He had her hand in one of his, and with the other was stroking her head and hair, while she answered that nothing ailed her except the headache to which she had been subject all her life, and a predisposition to sore throat whenever she took cold.
“Ah, yes, I see,” and the doctor looked very wise. “Bronchial trouble, no doubt, aggravated by our dreadful American climate. Excuse me, _mignonne_, if I confess to being more than half a European. I have lived abroad so much that I greatly prefer being there, and know the climate is better for me. Some day not far distant we must go there together, you and I, and I’ll take such care of you that people will hardly know you when you come back.
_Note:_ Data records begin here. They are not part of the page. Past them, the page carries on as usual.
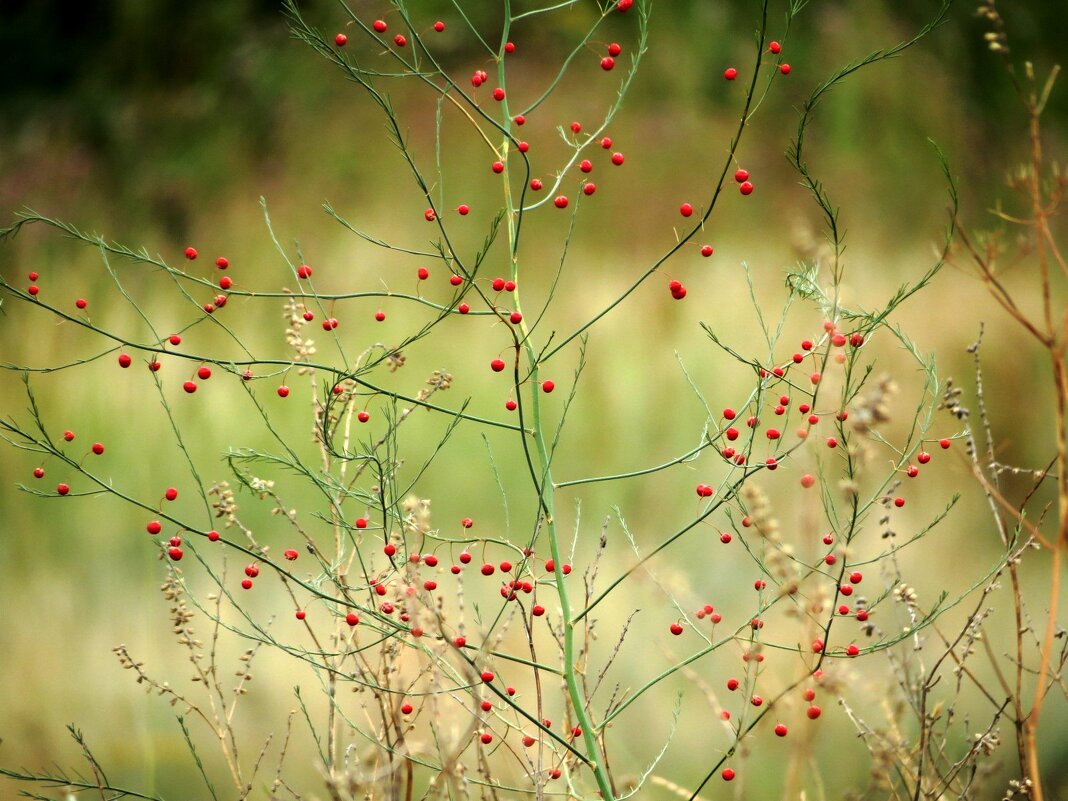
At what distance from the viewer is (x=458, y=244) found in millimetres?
2762

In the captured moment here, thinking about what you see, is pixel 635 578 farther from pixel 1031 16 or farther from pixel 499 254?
pixel 1031 16

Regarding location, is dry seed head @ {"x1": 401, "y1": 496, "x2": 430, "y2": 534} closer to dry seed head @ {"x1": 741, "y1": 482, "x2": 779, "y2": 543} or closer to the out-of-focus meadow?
dry seed head @ {"x1": 741, "y1": 482, "x2": 779, "y2": 543}

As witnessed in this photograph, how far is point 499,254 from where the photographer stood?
277 cm

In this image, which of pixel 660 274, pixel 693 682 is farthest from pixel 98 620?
pixel 660 274

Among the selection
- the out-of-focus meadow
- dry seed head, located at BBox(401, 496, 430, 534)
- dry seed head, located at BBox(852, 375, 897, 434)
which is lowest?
dry seed head, located at BBox(401, 496, 430, 534)

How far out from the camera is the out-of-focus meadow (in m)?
2.60

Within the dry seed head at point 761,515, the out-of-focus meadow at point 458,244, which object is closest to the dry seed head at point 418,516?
the dry seed head at point 761,515

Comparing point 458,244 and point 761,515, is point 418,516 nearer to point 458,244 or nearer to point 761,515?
point 761,515

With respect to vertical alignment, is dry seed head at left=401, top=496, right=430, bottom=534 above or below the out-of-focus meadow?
below

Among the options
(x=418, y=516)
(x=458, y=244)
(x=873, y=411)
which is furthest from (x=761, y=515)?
(x=458, y=244)

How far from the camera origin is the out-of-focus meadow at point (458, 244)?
8.53 feet

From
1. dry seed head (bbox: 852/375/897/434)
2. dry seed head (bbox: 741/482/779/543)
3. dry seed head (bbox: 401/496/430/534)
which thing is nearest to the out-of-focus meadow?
dry seed head (bbox: 401/496/430/534)

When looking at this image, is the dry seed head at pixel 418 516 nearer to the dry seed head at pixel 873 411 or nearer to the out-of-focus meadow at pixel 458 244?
the dry seed head at pixel 873 411

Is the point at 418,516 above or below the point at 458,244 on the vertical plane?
below
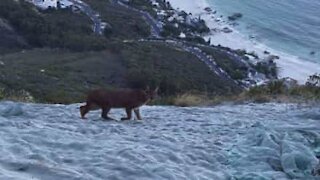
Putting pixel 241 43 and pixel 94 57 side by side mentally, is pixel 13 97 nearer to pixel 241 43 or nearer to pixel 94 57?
pixel 94 57

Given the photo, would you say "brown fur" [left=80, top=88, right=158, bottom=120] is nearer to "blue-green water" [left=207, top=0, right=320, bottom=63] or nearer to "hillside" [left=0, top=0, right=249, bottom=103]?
"hillside" [left=0, top=0, right=249, bottom=103]

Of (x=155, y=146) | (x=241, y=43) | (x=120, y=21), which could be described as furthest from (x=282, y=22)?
(x=155, y=146)

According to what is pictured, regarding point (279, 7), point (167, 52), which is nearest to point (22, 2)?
point (167, 52)

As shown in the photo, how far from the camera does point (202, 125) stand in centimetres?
1153

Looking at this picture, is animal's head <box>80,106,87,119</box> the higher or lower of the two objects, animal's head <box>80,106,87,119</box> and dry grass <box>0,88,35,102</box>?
the higher

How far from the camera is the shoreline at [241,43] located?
158 feet

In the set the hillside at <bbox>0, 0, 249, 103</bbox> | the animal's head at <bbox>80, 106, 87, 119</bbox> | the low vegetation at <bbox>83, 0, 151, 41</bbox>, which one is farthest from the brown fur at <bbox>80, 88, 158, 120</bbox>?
the low vegetation at <bbox>83, 0, 151, 41</bbox>

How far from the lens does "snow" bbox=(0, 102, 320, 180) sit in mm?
7973

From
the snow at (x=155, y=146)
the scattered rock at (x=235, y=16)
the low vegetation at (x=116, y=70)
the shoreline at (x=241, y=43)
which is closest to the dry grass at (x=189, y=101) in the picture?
the snow at (x=155, y=146)

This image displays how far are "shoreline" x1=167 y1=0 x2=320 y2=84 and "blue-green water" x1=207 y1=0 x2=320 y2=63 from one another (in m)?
1.04

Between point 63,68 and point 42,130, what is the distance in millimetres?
31703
I’ll have some color in these white cheeks, though I don’t believe I could improve the eyes.”
It was the great desire of Rossie’s life to go to Europe some day, and she assented to all her brother said, and wrote to Everard immediately after her interview with the doctor, and told him of her brother, and what a good, noble man he had become.
Then, as carefully and gently as possible, she spoke of the wrong he had done to Everard, and for which he was so very sorry.
“I do not suppose you can ever like him as I do,” she wrote, “but I hope you will try to be friends with him for my sake.”
Accompanying this letter was one from the doctor himself, couched in the most conciliatory terms, full of regret for the past and strong in good intentions for the future.
“I shall be so glad to be friends with you for Rossie’s sake, if for no other,” he wrote in conclusion. “She holds you in higher esteem than any living being; so let her plead for me; and when we meet, as we sometimes must, or Rossie be very unhappy, let it be at least with the semblance of friendship.”
Everard’s first impulse on receiving these letters was to go to Florida at once and wrest Rossie from the fangs of the wolf, as he stigmatized the doctor, in whom he had no faith.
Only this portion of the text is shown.